Beyond keeping our stress levels in check, design can help us live more illness-free lives by:

  • Encouraging healthy eating. We’ve talked about using design to make it more likely we will eat in a good-for-us way in this article.  https://thespacedoctors.com/index.php/2021/07/01/healthy-eating-aided-by-design/
  • Supporting sleeping and napping. Our bodily systems, just like our minds, work better when we’re properly rested.  We’ve covered designing places where people fall asleep faster and sleep more deeply in previous articles, for example, here.   https://thespacedoctors.com/index.php/2022/10/31/designing-for-sleeping-zzzzzz/  Some tips from the linked to article:  keep it dark, quiet, and smelling like lavender in sleeping areas.

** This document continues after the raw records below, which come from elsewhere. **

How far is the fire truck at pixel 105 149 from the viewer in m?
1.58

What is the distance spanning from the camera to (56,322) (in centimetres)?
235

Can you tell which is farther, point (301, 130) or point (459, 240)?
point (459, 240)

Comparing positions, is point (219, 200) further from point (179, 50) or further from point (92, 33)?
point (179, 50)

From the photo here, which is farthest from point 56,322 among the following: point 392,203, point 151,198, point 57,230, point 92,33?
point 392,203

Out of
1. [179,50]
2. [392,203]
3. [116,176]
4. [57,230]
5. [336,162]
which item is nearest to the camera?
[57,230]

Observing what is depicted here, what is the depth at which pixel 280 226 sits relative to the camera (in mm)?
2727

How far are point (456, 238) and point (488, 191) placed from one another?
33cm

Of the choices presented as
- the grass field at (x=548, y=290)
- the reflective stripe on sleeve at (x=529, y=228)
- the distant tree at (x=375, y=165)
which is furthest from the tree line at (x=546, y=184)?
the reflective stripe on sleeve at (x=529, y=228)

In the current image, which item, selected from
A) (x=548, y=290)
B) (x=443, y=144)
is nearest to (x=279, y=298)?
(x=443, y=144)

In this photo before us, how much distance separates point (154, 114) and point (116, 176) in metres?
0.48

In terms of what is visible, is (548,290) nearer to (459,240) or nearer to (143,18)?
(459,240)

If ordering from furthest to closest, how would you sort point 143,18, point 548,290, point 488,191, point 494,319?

  • Building in opportunities for activity. Some of us have spaces for at-home gyms and some of us couldn’t pack a bar bell into our homes.  You can increase your physical activity level by walking up stairs instead of using elevators whenever you can, consciously creating some “inconveniences” in your home (placing items on high shelves so you have to stretch to reach them, for instance), and installing a sit-stand desk and spending as much time as you feel is comfortable working while standing.  Don’t have the money for a motorized desk whose surface gets higher or lower with the push of a button?  Keep your current work area the same and create a standing height worktop (pile a few very sturdy boxes on top of each other, for instance); you can create the same sort of standing and sitting height combo for your kids.  Move your laptop between the sitting height and standing height options whenever you choose.